→ **WORK INSTRUCTION**: Search each line below for the word "left" and list those that contain it.

→ **DATA FOR ANALYSIS**:
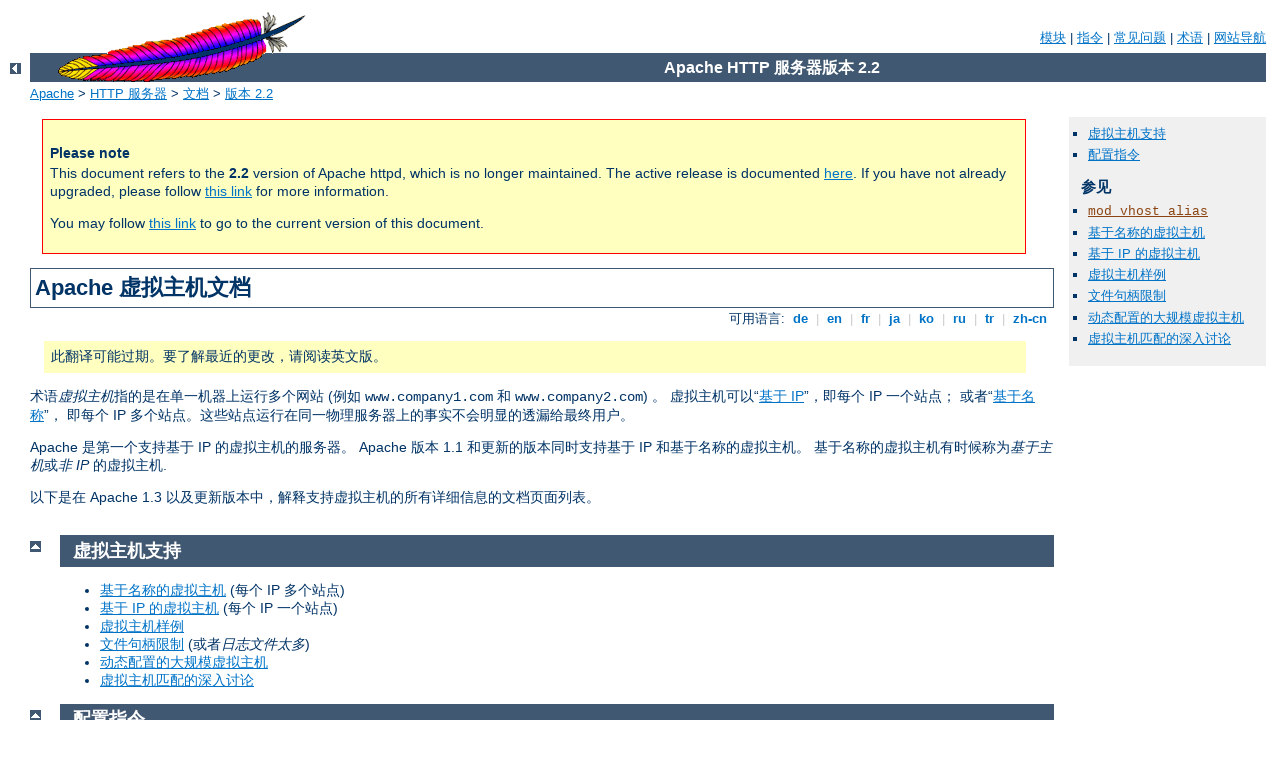

--- FILE ---
content_type: text/html
request_url: https://httpd.apache.org/docs/2.2/zh-cn/vhosts/
body_size: 2270
content:
<?xml version="1.0" encoding="UTF-8"?>
<!DOCTYPE html PUBLIC "-//W3C//DTD XHTML 1.0 Strict//EN" "http://www.w3.org/TR/xhtml1/DTD/xhtml1-strict.dtd">
<html xmlns="http://www.w3.org/1999/xhtml" lang="zh-cn" xml:lang="zh-cn"><head>
<meta content="text/html; charset=UTF-8" http-equiv="Content-Type" />
<!--
        XXXXXXXXXXXXXXXXXXXXXXXXXXXXXXXXXXXXXXXXXXXXXXXXXXXXXXXXXXXXXXXXX
              This file is generated from xml source: DO NOT EDIT
        XXXXXXXXXXXXXXXXXXXXXXXXXXXXXXXXXXXXXXXXXXXXXXXXXXXXXXXXXXXXXXXXX
      -->
<title>Apache 虚拟主机文档 - Apache HTTP 服务器 版本 2.2</title>
<link href="../style/css/manual.css" rel="stylesheet" media="all" type="text/css" title="Main stylesheet" />
<link href="../style/css/manual-loose-100pc.css" rel="alternate stylesheet" media="all" type="text/css" title="No Sidebar - Default font size" />
<link href="../style/css/manual-print.css" rel="stylesheet" media="print" type="text/css" /><link rel="stylesheet" type="text/css" href="../style/css/prettify.css" />
<script src="../style/scripts/prettify.min.js" type="text/javascript">
</script>

<link href="../images/favicon.ico" rel="shortcut icon" /><link href="http://httpd.apache.org/docs/current/vhosts/index.html" rel="canonical" /></head>
<body id="manual-page"><div id="page-header">
<p class="menu"><a href="../mod/">模块</a> | <a href="../mod/directives.html">指令</a> | <a href="http://wiki.apache.org/httpd/FAQ">常见问题</a> | <a href="../glossary.html">术语</a> | <a href="../sitemap.html">网站导航</a></p>
<p class="apache">Apache HTTP 服务器版本 2.2</p>
<img alt="" src="../images/feather.gif" /></div>
<div class="up"><a href="../"><img title="&lt;-" alt="&lt;-" src="../images/left.gif" /></a></div>
<div id="path">
<a href="http://www.apache.org/">Apache</a> &gt; <a href="http://httpd.apache.org/">HTTP 服务器</a> &gt; <a href="http://httpd.apache.org/docs/">文档</a> &gt; <a href="../">版本 2.2</a></div><div id="page-content"><div class="retired"><h4>Please note</h4>
            <p>This document refers to the <strong>2.2</strong> version of Apache httpd, which is no longer maintained. The active release is documented <a href="http://httpd.apache.org/docs/current">here</a>. If you have not already upgraded, please follow <a href="http://httpd.apache.org/docs/current/upgrading.html">this link</a> for more information.</p>
        <p>You may follow <a href="http://httpd.apache.org/docs/current/vhosts/">this link</a> to go to the current version of this document.</p></div><div id="preamble"><h1>Apache 虚拟主机文档</h1>
<div class="toplang">
<p><span>可用语言: </span><a href="../de/vhosts/" hreflang="de" rel="alternate" title="Deutsch">&nbsp;de&nbsp;</a> |
<a href="../en/vhosts/" hreflang="en" rel="alternate" title="English">&nbsp;en&nbsp;</a> |
<a href="../fr/vhosts/" hreflang="fr" rel="alternate" title="Français">&nbsp;fr&nbsp;</a> |
<a href="../ja/vhosts/" hreflang="ja" rel="alternate" title="Japanese">&nbsp;ja&nbsp;</a> |
<a href="../ko/vhosts/" hreflang="ko" rel="alternate" title="Korean">&nbsp;ko&nbsp;</a> |
<a href="../ru/vhosts/" hreflang="ru" rel="alternate" title="Russian">&nbsp;ru&nbsp;</a> |
<a href="../tr/vhosts/" hreflang="tr" rel="alternate" title="Türkçe">&nbsp;tr&nbsp;</a> |
<a href="../zh-cn/vhosts/" title="Simplified Chinese">&nbsp;zh-cn&nbsp;</a></p>
</div>
<div class="outofdate">此翻译可能过期。要了解最近的更改，请阅读英文版。</div>


    <p>术语<cite>虚拟主机</cite>指的是在单一机器上运行多个网站
    (例如 <code>www.company1.com</code> 和
    <code>www.company2.com</code>) 。
    虚拟主机可以“<a href="ip-based.html">基于 IP</a>”，即每个 IP 一个站点；
    或者“<a href="name-based.html">基于名称</a>”，
    即每个 IP 多个站点。这些站点运行在同一物理服务器上的事实不会明显的透漏给最终用户。</p>

    <p>Apache 是第一个支持基于 IP 的虚拟主机的服务器。
    Apache 版本 1.1 和更新的版本同时支持基于 IP 和基于名称的虚拟主机。
    基于名称的虚拟主机有时候称为<em>基于主机</em>或<em>非 IP</em> 的虚拟主机.</p>

    <p>以下是在 Apache 1.3 以及更新版本中，解释支持虚拟主机的所有详细信息的文档页面列表。</p>

</div>
<div id="quickview"><ul id="toc"><li><img alt="" src="../images/down.gif" /> <a href="#support">虚拟主机支持</a></li>
<li><img alt="" src="../images/down.gif" /> <a href="#directives">配置指令</a></li>
</ul><h3>参见</h3><ul class="seealso"><li><code class="module"><a href="../mod/mod_vhost_alias.html">mod_vhost_alias</a></code></li><li><a href="name-based.html">基于名称的虚拟主机</a></li><li><a href="ip-based.html">基于 IP 的虚拟主机</a></li><li><a href="examples.html">虚拟主机样例</a></li><li><a href="fd-limits.html">文件句柄限制</a></li><li><a href="mass.html">动态配置的大规模虚拟主机</a></li><li><a href="details.html">虚拟主机匹配的深入讨论</a></li></ul></div>
<div class="top"><a href="#page-header"><img alt="top" src="../images/up.gif" /></a></div>
<div class="section">
<h2><a name="support" id="support">虚拟主机支持</a></h2>

    <ul>
      <li><a href="name-based.html">基于名称的虚拟主机</a> (每个 IP 多个站点)</li>
      <li><a href="ip-based.html">基于 IP 的虚拟主机</a> (每个 IP 一个站点)</li>
      <li><a href="examples.html">虚拟主机样例</a></li>
      <li><a href="fd-limits.html">文件句柄限制</a> (或者<em>日志文件太多</em>)</li>
      <li><a href="mass.html">动态配置的大规模虚拟主机</a></li>
      <li><a href="details.html">虚拟主机匹配的深入讨论</a></li>
    </ul>

</div><div class="top"><a href="#page-header"><img alt="top" src="../images/up.gif" /></a></div>
<div class="section">
<h2><a name="directives" id="directives">配置指令</a></h2>

    <ul>
      <li><code class="directive"><a href="../mod/core.html#virtualhost">&lt;VirtualHost&gt;</a></code></li>
      <li><code class="directive"><a href="../mod/core.html#namevirtualhost">NameVirtualHost</a></code></li>
      <li><code class="directive"><a href="../mod/core.html#servername">ServerName</a></code></li>
      <li><code class="directive"><a href="../mod/core.html#serveralias">ServerAlias</a></code></li>
      <li><code class="directive"><a href="../mod/core.html#serverpath">ServerPath</a></code></li>
    </ul>

    <p>如果你要调试虚拟主机配置，你会发现 Apache 的命令行参数 <code>-S</code>
    非常有用。即输入以下命令:</p>

    <div class="example"><p><code>
    /usr/local/apache2/bin/httpd -S
    </code></p></div>

    <p>这个命令将会显示 Apache 是如何解析配置文件的。仔细检查 IP
    地址与服务器名称可能会帮助你发现配置错误
    (参见 <code class="program"><a href="../programs/httpd.html">httpd</a></code> 程序文档，以便了解其它命令行选项)。</p>

</div></div>
<div class="bottomlang">
<p><span>可用语言: </span><a href="../de/vhosts/" hreflang="de" rel="alternate" title="Deutsch">&nbsp;de&nbsp;</a> |
<a href="../en/vhosts/" hreflang="en" rel="alternate" title="English">&nbsp;en&nbsp;</a> |
<a href="../fr/vhosts/" hreflang="fr" rel="alternate" title="Français">&nbsp;fr&nbsp;</a> |
<a href="../ja/vhosts/" hreflang="ja" rel="alternate" title="Japanese">&nbsp;ja&nbsp;</a> |
<a href="../ko/vhosts/" hreflang="ko" rel="alternate" title="Korean">&nbsp;ko&nbsp;</a> |
<a href="../ru/vhosts/" hreflang="ru" rel="alternate" title="Russian">&nbsp;ru&nbsp;</a> |
<a href="../tr/vhosts/" hreflang="tr" rel="alternate" title="Türkçe">&nbsp;tr&nbsp;</a> |
<a href="../zh-cn/vhosts/" title="Simplified Chinese">&nbsp;zh-cn&nbsp;</a></p>
</div><div id="footer">
<p class="apache">Copyright 2018 The Apache Software Foundation.<br />基于 <a href="http://www.apache.org/licenses/LICENSE-2.0">Apache License, Version 2.0</a> 许可证.</p>
<p class="menu"><a href="../mod/">模块</a> | <a href="../mod/directives.html">指令</a> | <a href="http://wiki.apache.org/httpd/FAQ">常见问题</a> | <a href="../glossary.html">术语</a> | <a href="../sitemap.html">网站导航</a></p></div><script type="text/javascript"><!--//--><![CDATA[//><!--
if (typeof(prettyPrint) !== 'undefined') {
    prettyPrint();
}
//--><!]]></script>
</body></html>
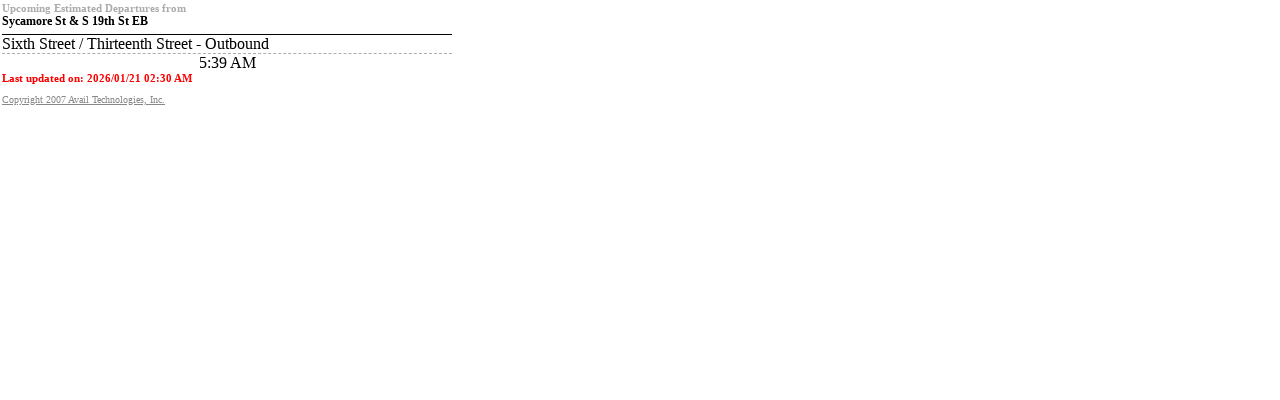

--- FILE ---
content_type: text/html; charset=utf-8
request_url: https://cat.rideralerts.com/InfoPoint/Minimal/Departures/ForStop?stopId=1289271
body_size: 177
content:
<!DOCTYPE html>
<html>
<head>
    <meta name="viewport" content="width=device-width"/>
    <title>CAT InfoPoint No-Script Page</title>
    <link href="/InfoPoint/stylesheets/noscript.css" rel="stylesheet" type="text/css"/>
</head>
<body>


<h3>Upcoming Estimated Departures from</h3>
<h1>Sycamore St &amp; S 19th St EB</h1>
                <div class='routeName'>Sixth Street / Thirteenth Street - Outbound</div>
                        <div class='departure'>5:39 AM</div>
            <h3 style="clear: both; color: red; float: left; width: 100%;">Last updated on: 2026/01/21 02:30 AM</h3>

<div id="footer">
    <a id="CopyrightLink" href="http://www.availtec.com">Copyright 2007 Avail Technologies, Inc.</a>
</div>
</body>
</html>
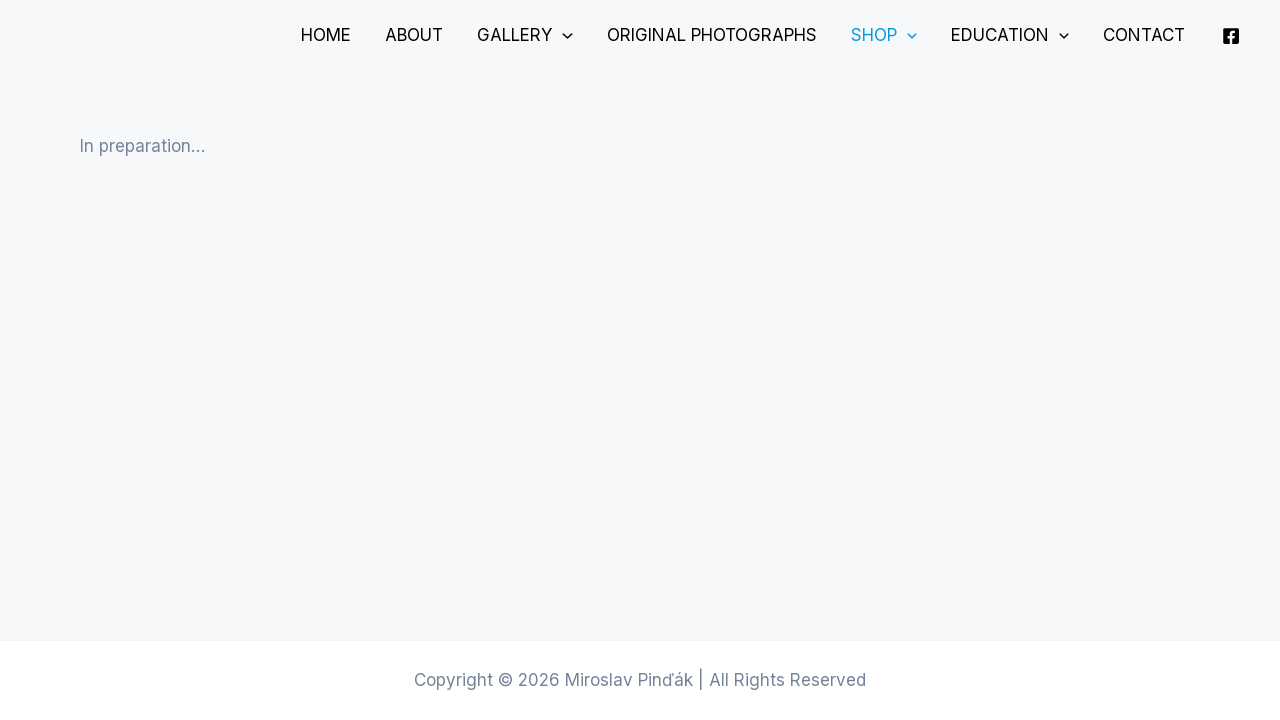

--- FILE ---
content_type: text/css
request_url: https://www.pindak.cz/wp-content/uploads/elementor/css/post-855.css?ver=1680437044
body_size: -51
content:
.elementor-855 .elementor-element.elementor-element-1a991af{--spacer-size:50px;}.elementor-855 .elementor-element.elementor-element-c563323{--spacer-size:30px;}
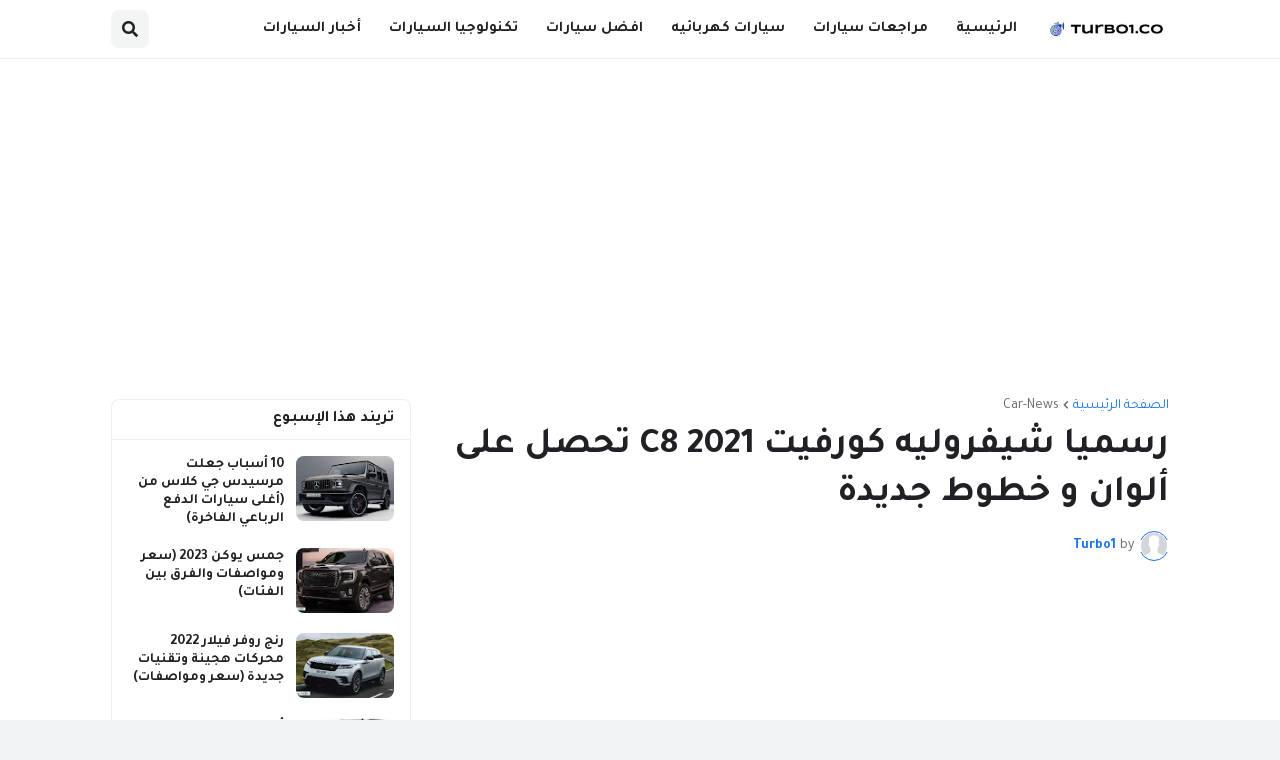

--- FILE ---
content_type: text/html; charset=utf-8
request_url: https://www.google.com/recaptcha/api2/aframe
body_size: 250
content:
<!DOCTYPE HTML><html><head><meta http-equiv="content-type" content="text/html; charset=UTF-8"></head><body><script nonce="dCAj3Wk4f9jyrLK2WtM1wA">/** Anti-fraud and anti-abuse applications only. See google.com/recaptcha */ try{var clients={'sodar':'https://pagead2.googlesyndication.com/pagead/sodar?'};window.addEventListener("message",function(a){try{if(a.source===window.parent){var b=JSON.parse(a.data);var c=clients[b['id']];if(c){var d=document.createElement('img');d.src=c+b['params']+'&rc='+(localStorage.getItem("rc::a")?sessionStorage.getItem("rc::b"):"");window.document.body.appendChild(d);sessionStorage.setItem("rc::e",parseInt(sessionStorage.getItem("rc::e")||0)+1);localStorage.setItem("rc::h",'1769522451257');}}}catch(b){}});window.parent.postMessage("_grecaptcha_ready", "*");}catch(b){}</script></body></html>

→ **RESULT OF THIS TASK**:
<div class="up"><a href="../"><img title="&lt;-" alt="&lt;-" src="../images/left.gif" /></a></div>
            <h3 style="clear: both; color: red; float: left; width: 100%;">Last updated on: 2026/01/21 02:30 AM</h3>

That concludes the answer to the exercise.